Hello group, I want to share some good news!
After 13 years of being diagnosed with Hep-C , two treatments, first one, a protocol on 2012, with Interferon, Ribavirin and Sovaldi (before approval) and the last one with Harvoni, which I started on Dec 29, 2015 and ended on June 14, I finally received my 36 week test results and I’M FREE of the Hep-C virus. It was a great relieve to hear my Dr. say “you are cured” and I’m forever grateful. I still have to deal with a compensated Cirrhotic Liver (F4) and the pain and discomfort associated with it, but it is something that I have learned to cope with, one the other hand the Fibro Scan showed the Liver Stiffness Score at 24.2, down from 32.4 from a year ago. 
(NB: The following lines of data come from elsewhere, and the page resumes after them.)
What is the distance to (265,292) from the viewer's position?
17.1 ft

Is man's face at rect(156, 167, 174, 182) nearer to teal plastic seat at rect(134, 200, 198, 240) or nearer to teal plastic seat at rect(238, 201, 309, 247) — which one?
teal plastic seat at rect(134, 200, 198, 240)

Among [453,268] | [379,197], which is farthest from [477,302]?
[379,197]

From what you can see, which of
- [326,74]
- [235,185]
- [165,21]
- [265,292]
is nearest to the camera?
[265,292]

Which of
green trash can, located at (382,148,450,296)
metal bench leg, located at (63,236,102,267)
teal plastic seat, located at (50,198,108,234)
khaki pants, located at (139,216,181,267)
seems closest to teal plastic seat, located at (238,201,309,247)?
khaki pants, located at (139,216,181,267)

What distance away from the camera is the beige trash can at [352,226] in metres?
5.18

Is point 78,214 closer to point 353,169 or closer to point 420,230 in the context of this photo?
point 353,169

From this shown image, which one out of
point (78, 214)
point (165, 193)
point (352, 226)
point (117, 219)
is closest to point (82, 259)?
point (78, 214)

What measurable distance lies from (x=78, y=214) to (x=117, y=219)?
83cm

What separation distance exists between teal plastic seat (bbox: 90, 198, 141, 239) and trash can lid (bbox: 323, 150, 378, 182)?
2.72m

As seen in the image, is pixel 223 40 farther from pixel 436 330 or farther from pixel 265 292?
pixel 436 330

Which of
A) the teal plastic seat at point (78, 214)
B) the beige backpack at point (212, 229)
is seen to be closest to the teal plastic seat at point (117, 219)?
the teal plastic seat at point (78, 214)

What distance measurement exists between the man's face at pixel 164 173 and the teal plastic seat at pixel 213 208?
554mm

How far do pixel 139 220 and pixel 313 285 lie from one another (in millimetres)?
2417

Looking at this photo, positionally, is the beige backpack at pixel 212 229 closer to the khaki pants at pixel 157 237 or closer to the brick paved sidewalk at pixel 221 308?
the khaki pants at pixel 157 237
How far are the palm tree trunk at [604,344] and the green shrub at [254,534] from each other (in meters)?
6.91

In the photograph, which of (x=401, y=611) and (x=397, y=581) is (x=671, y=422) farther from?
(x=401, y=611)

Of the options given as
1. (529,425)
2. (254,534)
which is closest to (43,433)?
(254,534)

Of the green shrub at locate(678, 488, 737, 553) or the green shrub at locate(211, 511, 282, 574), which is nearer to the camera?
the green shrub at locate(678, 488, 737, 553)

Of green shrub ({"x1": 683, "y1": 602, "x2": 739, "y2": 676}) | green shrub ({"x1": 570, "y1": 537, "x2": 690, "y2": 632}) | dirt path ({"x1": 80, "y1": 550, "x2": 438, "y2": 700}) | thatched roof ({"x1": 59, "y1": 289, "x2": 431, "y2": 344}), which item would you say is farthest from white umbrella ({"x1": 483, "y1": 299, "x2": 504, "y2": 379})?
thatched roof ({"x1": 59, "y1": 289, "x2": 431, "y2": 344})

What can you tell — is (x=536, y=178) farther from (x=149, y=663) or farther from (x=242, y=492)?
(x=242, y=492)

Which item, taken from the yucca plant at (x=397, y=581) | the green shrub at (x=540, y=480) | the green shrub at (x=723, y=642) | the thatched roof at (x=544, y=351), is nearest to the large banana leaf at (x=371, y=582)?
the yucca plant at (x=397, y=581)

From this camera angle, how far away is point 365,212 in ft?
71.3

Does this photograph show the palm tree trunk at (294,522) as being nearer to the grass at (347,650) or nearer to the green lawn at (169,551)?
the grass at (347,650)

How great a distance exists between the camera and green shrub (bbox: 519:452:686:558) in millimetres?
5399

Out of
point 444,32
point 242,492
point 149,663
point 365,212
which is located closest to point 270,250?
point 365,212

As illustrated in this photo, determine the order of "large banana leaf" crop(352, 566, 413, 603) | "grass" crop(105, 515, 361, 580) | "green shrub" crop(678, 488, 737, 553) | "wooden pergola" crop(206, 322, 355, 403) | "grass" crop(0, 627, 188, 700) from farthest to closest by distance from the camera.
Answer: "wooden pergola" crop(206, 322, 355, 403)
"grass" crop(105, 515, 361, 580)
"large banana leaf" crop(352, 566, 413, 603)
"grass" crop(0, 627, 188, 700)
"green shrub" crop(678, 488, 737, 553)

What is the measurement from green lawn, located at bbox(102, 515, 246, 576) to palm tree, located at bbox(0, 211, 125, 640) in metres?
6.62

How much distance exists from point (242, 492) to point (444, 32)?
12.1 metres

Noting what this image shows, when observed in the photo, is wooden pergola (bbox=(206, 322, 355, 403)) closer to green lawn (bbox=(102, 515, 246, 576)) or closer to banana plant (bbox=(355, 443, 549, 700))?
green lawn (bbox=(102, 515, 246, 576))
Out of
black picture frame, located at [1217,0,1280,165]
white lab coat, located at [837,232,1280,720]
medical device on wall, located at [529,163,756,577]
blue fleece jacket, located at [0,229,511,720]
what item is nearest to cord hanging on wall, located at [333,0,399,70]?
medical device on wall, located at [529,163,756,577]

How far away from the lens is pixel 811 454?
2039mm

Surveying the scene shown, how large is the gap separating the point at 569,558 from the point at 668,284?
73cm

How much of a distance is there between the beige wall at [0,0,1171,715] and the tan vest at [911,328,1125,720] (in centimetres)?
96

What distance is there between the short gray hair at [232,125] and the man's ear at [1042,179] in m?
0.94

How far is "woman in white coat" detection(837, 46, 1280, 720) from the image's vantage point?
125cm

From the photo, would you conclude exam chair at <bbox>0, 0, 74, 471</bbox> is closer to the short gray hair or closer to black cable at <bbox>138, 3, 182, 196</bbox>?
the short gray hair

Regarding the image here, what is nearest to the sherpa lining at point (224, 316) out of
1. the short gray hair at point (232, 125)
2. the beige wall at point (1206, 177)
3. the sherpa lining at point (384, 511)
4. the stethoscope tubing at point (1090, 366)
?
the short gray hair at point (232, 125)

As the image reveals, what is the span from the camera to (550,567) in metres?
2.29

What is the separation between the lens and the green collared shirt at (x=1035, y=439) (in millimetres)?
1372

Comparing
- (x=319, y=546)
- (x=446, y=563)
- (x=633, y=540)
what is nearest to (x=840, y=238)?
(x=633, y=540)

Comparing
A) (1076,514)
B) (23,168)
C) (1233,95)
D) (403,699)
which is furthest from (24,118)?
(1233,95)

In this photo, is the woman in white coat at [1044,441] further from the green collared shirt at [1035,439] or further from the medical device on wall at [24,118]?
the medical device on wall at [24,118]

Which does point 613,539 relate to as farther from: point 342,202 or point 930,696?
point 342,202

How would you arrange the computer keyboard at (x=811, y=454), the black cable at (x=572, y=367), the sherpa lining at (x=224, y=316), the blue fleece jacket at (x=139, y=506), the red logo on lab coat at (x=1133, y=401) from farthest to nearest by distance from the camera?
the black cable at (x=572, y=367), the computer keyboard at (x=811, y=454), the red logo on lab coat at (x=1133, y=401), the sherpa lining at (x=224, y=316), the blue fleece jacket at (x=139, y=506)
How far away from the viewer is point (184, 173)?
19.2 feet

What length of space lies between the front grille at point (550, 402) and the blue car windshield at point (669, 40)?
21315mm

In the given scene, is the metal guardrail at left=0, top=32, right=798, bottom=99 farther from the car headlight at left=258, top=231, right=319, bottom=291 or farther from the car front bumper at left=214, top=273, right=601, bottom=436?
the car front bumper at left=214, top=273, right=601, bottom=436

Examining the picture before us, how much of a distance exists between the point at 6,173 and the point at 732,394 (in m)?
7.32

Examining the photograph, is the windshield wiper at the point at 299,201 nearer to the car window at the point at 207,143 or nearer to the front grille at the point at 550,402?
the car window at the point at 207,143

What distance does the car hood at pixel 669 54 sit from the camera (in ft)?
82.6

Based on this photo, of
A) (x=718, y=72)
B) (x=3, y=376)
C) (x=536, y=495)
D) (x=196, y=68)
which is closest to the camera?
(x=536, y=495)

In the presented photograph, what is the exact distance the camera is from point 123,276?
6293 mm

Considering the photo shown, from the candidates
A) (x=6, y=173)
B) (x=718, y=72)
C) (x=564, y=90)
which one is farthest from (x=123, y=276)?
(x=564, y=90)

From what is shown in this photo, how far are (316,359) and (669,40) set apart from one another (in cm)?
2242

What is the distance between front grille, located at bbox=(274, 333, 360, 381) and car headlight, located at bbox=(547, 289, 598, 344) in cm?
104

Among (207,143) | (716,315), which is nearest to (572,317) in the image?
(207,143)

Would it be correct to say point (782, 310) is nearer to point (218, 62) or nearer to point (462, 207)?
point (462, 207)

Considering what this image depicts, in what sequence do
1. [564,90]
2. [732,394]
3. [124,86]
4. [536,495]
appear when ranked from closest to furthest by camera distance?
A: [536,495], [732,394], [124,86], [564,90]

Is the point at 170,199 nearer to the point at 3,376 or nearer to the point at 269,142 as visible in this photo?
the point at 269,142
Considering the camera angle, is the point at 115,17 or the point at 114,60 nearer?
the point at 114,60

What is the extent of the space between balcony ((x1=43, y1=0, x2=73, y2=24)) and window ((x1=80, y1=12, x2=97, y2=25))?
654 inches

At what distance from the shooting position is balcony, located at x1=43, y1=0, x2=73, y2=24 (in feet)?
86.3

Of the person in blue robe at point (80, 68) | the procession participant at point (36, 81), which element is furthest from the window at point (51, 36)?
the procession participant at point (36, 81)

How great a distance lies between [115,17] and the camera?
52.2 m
I’m undetectable on my HIV labs and my T-cells are 229, it has taken over 8 years to get them above 200, I believe they will continue to go up now that my immune system is fighting one less virus. So I am extremely grateful for all the results to my Higher Power, life, my soon to be 23 years of sobriety and this group. Aside from my introduction last year, I never said much about my health and I wanted to share this with HIV Long Term Survivors and HIV 50 + Strong and Healthy and other groups. Reading everyone’s postings have given the strength and willingness to keep on. THANK YOU AND BLESSINGS TO ALL!

Monday, November 10, 2014

21 years Sober

Today, November 11, 2014, I’m 21 years sober, I have begun to understand what emotional maturity is about. I have learned so many lessons during these years, mainly that my reactions have everything to do with my life choices today. I have learned acceptance, gratefulness, humility and I need and want more of all of those things. I’m alive and fully conscious of my process and the wonderful road ahead with many more miracles to discover. I’m grateful for all the challenges past and future for they have and will make me a stronger man. My goal is to continue to be present and conscious throughout my life through the end and continue to learn from each and every experience ahead. Fear which was for a long time my driving force is slowly vanishing and losing its strength, Love and Acceptance taking over. Thanks to my family, friends, God, Buddha, Universe, Energy and members of the different 12 Steps support groups I have attended, without all of you today will just be another day.